If the Norwegians complained that they were the biggest contributors to the UN and World Bank development programmes and, together, the Nordic countries were among the top 10 global economies, Poland’s argument that as an emerging major economy it should be a member of the group, and not represented through EU, has seemed no less legitimate. But then, the Netherlands, a developed major economy, had also been left aggrieved. For now, the membership of the 55-state African Union (AU) is on the agenda, as reiterated by Prime Minister Narendra Modi ahead of the summit on September 9-10. AU’s case is supported by several members since the continent of Africa does not find representation as a bloc.
G20 may expand to G21 after all. But keeping the group capped at 20—19 countries and EU—and yet adding new members by swapping, say, Argentina for Poland (as had been suggested a decade ago in an article in Forbes), remains a possibility in theory although nobody intends to ‘throw’ anyone out. Not yet, despite calls for Russia’s removal—it was thrown out of G7 after the 2014 invasion of Crimea—which overshadowed the 2022 Bali summit and will continue to affect G20 beyond the Delhi summit. The two cases—the inclusion of Poland on economic grounds and the removal of Russia on political grounds—compound an original challenge with a new one.

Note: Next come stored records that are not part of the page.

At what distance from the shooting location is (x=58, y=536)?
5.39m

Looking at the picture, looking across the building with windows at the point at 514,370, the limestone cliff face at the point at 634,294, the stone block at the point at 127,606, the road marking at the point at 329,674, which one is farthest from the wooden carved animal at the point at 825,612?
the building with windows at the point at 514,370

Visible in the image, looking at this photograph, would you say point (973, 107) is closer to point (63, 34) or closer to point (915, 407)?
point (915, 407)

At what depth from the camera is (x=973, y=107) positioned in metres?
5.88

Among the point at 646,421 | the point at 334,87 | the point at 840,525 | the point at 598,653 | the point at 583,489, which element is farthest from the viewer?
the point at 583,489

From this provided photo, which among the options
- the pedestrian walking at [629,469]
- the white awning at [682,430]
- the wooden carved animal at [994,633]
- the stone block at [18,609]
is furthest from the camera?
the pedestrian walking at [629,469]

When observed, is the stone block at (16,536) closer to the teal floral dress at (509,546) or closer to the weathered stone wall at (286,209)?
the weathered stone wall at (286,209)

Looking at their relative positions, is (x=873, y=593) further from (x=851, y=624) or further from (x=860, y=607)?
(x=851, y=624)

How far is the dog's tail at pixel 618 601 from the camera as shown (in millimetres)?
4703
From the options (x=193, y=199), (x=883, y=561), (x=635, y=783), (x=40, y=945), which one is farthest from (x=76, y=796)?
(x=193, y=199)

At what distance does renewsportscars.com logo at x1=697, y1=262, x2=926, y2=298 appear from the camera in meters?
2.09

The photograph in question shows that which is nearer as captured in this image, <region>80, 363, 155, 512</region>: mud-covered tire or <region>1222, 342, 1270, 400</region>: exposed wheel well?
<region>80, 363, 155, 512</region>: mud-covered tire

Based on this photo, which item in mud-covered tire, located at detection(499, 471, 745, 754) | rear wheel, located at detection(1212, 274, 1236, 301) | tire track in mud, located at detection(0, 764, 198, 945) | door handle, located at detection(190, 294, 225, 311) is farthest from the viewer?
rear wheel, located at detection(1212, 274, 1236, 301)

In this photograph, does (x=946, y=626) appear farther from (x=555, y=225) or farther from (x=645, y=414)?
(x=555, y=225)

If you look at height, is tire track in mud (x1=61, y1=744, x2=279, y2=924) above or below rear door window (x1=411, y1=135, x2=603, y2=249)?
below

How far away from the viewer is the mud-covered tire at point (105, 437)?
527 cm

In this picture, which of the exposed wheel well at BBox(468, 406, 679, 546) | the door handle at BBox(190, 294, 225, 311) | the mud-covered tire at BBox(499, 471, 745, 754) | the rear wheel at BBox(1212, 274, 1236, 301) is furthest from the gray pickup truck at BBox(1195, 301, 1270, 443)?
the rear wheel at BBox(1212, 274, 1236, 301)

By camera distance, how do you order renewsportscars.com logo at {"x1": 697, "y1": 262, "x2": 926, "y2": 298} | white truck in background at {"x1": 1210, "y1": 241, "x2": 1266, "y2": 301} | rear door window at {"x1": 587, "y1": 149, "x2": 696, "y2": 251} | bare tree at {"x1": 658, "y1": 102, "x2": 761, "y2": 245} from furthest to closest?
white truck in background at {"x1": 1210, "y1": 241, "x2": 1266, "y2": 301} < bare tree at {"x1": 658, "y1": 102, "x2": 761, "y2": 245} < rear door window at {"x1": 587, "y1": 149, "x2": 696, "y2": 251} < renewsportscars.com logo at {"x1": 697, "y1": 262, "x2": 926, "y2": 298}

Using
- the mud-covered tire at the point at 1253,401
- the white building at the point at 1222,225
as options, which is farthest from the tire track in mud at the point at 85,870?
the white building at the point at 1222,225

In a January 2011 essay in Foreign Affairs, Ian Bremmer and Nouriel Roubini had proclaimed: “This is not a G-20 world. Over the past several months, the expanded group of leading economies has gone from a would-be concert of nations to a cacophony of competing voices as the urgency of the financial crisis has waned and the diversity of political and economic values within the group has asserted itself.” Bremmer and Roubini argued that a “G-Zero” world had emerged where states would act alone or form short-term, utilitarian alliances. While the piece was prescient in many ways, it has been rebutted by the very survival of G20. And since 2011, when the financial crisis hadn’t yet fully passed, G20 has grown in stature and ambition. Although it doesn’t have a secretariat or a permanent staff and will continue to battle the question of de jure legitimacy, its de facto legitimacy is not in question because the fact that it is more representative than G7 or any regional or special interest grouping is not in doubt.
The test of a good thing forged in crisis is its success in mitigating subsequent crises. Problems vary in their degrees of complication and the solutions they call for. But what has not changed since 1999 or 2008 is the fact that the global community cannot even begin to frame solutions without cooperation. And any cooperation is better than none. Despite the challenge posed by the Ukraine war, G20 will have to continue its work in trying to make globalisation work for all while never taking its eye off the existential threats to the inhabitants of the planet—livelihood, health, food, climate. If the world is a family, then the members of that family must care for each other.